File photo of Nicholas Lardy, a senior fellow at Washington, D.C.-based think tank the Peterson Institute for International Economics (PIIE). (Photo credit: PIIE)
Andy Rothman, an investment strategist at San Francisco-based investment firm Matthews Asia, wrote in a recent analysis that China's V-shaped economic recovery continued for a fourth consecutive month in June, led by strong domestic demand.
The recovery of sales of autos and homes in China last month reflects that "middle-class and wealthy consumers have both sufficient money and enough confidence in the future to spend it," Rothman said.
Noting that restaurant and bar sales in China were still down last month, Rothman said these businesses that require customers to gather in confined spaces are likely to take a long time to fully recover.
Lardy told Xinhua that he thinks China's economic recovery will continue in the second half of the year, since the country has the COVID-19 under control.
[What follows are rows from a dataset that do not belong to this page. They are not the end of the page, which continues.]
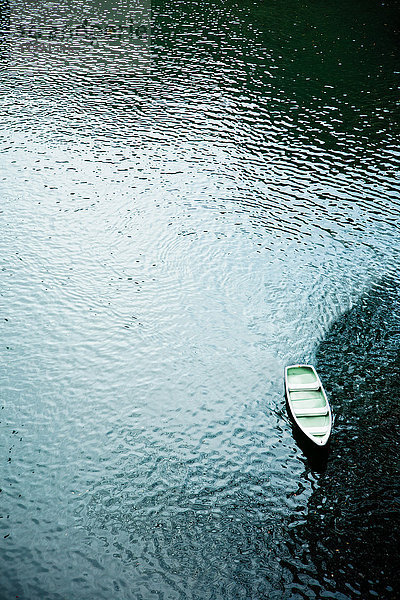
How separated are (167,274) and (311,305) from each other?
30.2 ft

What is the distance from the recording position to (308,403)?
23953 mm

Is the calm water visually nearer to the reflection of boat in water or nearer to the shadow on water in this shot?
the shadow on water

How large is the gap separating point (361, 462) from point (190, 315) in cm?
1252

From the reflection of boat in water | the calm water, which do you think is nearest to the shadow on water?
the calm water

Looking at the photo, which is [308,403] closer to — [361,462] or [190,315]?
[361,462]

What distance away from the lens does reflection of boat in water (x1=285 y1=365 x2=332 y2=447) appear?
2225cm

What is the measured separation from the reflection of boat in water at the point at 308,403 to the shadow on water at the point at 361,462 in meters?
0.99

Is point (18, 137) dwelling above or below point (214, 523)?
above

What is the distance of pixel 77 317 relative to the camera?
29.7 m

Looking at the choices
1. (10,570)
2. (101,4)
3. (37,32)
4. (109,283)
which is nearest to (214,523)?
(10,570)

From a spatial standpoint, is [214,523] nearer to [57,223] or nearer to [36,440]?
[36,440]

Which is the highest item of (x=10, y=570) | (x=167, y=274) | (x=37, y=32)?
(x=37, y=32)

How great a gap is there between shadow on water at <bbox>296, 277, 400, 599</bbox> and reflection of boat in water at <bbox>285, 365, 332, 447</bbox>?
99 cm

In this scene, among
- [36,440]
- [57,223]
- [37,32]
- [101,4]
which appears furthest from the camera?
[101,4]
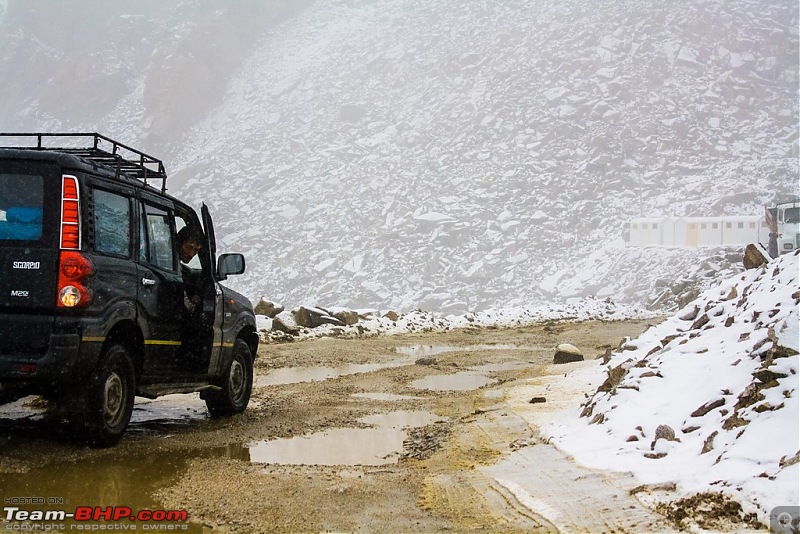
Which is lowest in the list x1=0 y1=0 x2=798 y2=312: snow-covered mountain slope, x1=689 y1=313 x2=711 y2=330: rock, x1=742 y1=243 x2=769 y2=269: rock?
x1=689 y1=313 x2=711 y2=330: rock

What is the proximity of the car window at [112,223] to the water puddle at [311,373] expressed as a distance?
4.53 meters

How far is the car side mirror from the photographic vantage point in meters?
7.49

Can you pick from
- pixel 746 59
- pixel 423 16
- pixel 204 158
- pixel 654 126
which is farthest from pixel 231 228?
pixel 746 59

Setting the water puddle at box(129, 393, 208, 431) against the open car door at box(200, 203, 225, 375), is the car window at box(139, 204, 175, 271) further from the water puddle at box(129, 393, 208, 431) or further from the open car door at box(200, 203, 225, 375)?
the water puddle at box(129, 393, 208, 431)

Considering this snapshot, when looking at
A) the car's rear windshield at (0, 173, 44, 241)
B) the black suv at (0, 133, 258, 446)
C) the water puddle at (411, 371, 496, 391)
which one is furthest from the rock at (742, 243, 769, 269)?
the car's rear windshield at (0, 173, 44, 241)

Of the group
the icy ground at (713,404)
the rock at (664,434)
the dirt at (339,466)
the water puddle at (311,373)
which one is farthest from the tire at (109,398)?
the water puddle at (311,373)

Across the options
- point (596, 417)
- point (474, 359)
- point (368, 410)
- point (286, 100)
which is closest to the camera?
point (596, 417)

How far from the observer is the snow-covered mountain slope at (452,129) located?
4938cm

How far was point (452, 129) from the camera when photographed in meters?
65.5

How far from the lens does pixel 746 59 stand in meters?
70.1

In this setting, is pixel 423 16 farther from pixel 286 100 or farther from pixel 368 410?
pixel 368 410

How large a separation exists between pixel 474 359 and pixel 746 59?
221ft

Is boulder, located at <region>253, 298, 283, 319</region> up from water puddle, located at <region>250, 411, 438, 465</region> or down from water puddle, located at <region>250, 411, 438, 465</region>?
up

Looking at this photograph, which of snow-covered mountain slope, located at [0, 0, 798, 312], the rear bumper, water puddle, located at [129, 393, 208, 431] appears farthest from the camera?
snow-covered mountain slope, located at [0, 0, 798, 312]
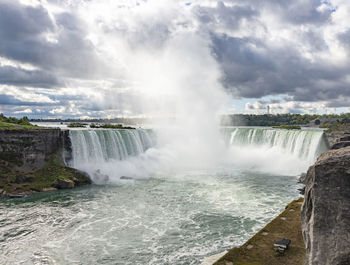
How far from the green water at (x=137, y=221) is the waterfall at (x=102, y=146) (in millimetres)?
6002

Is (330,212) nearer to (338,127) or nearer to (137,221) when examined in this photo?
(137,221)

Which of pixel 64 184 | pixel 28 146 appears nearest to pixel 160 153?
pixel 64 184

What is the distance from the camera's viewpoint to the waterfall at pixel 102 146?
2998 cm

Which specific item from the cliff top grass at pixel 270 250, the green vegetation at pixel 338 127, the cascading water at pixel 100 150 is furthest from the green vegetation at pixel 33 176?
the green vegetation at pixel 338 127

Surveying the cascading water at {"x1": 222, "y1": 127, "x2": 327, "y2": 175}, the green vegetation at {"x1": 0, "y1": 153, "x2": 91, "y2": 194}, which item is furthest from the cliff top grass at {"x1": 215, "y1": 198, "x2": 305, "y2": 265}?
the cascading water at {"x1": 222, "y1": 127, "x2": 327, "y2": 175}

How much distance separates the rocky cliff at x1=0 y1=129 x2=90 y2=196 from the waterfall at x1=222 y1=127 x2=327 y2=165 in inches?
982

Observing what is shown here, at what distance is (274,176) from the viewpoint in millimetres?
28625

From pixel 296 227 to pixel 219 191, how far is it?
11.5 metres

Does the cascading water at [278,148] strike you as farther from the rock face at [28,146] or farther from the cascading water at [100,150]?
the rock face at [28,146]

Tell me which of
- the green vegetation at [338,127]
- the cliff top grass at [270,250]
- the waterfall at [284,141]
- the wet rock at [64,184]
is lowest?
the wet rock at [64,184]

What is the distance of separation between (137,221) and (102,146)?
692 inches

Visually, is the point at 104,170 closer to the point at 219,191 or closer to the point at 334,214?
the point at 219,191

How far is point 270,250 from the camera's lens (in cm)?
867

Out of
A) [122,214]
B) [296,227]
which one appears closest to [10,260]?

He highlighted that China has managed to "put the brakes" on small outbreaks in Wuhan and more recently in Beijing with massive testing, quarantining and contact tracing measures.
"I think they have the resources and the commitment to avoid a negative effect of the coronavirus in the second half," Lardy said. "My view is that the virus is not likely to be a significant factor going forward."
The economist said he thinks China is going to grow by 2 to 3 percent this year, a more optimistic projection than that of the International Monetary Fund (IMF) and the World Bank, which both forecast a growth rate of roughly 1.0 percent for China.